The homes sampled in the study showed a wide geographic variation in the concentrate of pollution leaking from stoves. The greater Los Angeles area had particularly high concentrations of benzene compared to the rest of the state. In addition, the homes in the sample were serviced by three different large utilities, but the researchers did not find much variation by company.

Two other parameters also greatly influenced benzene concentrations – ventilation and kitchen size. The study measured various housing types, ventilation rates, and benzene leakage rates. They simulated 140 different combinations.

The authors emphasized that their study only looked at stoves when they are turned off. It did not capture “pulses” of gas that occur when lighting a stove, nor did it account for pollutants emitted when the stove is on. As a result, the study is “conservative and likely underestimates” much of the pollution from gas appliances, Michanowicz said.

“This is just another exposure pathway. This is just leakage. So, it is additive to what we already know about the health effects of burning gas indoors,” he added.

Health and climate threat

Another striking finding from the study was that leaky, toxic gas stoves are not just an indoor air problem. The pollution is significant enough that it can contribute to outdoor air pollution. “Based on the levels of benzene in gas that we saw, and reported leaks from outdoor infrastructure, we estimate that leaks from gas appliances and the pipes that feed them in cities, can emit the same amount of benzene each year in the state of California as 60,000 passenger cars,” Lebel said.

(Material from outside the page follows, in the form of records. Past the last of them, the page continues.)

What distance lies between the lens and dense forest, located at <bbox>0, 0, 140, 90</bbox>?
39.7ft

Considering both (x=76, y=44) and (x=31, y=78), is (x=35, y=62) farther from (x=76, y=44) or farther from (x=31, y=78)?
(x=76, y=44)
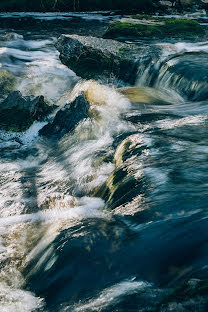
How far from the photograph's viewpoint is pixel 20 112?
9.09m

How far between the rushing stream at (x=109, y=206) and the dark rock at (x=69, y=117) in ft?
0.70

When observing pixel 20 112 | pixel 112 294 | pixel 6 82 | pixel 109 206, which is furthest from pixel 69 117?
pixel 112 294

The array of volatile organic compounds found in leaky stoves contribute to the formation of ozone, a component of smog. Californians already suffer from poor air quality and chronic smog conditions. This new research shows that leaky gas stoves, even when they are turned off, are contributing to the problem.

“Really, this is the first study demonstrating ozone precursors in consumer-grade natural gas that when leaked, which we know is happening a lot in cities, can transform into smog,” Michanowicz said.

Of course, this also adds up to a massive climate problem. In addition to hazardous air pollutants, methane is leaking from stoves when they are off. Methane is an extremely powerful greenhouse gas, more than 80 times more potent than CO2 over a 20-year period. But leaky stoves that are turned off remain unaccounted for in both regional air pollution and climate inventories.

The policy implications are profound. The upside is that there is growing momentum to shift consumer appliances away from the gas system entirely. This new study shows that there would be huge health and local environmental benefits from doing so.

“This means that anywhere natural gas is leaked, hazardous air pollutants are likely being leaked as well. Conversely, if fossil methane leaks are reduced, hazardous air pollutants are likely being reduced as well,” said Kelsey Bilsback, another senior scientist with PSE Energy. “Policies or programs that phase out gas appliances to protect the climate will likely have public health co-benefits because of improved air quality,” she said.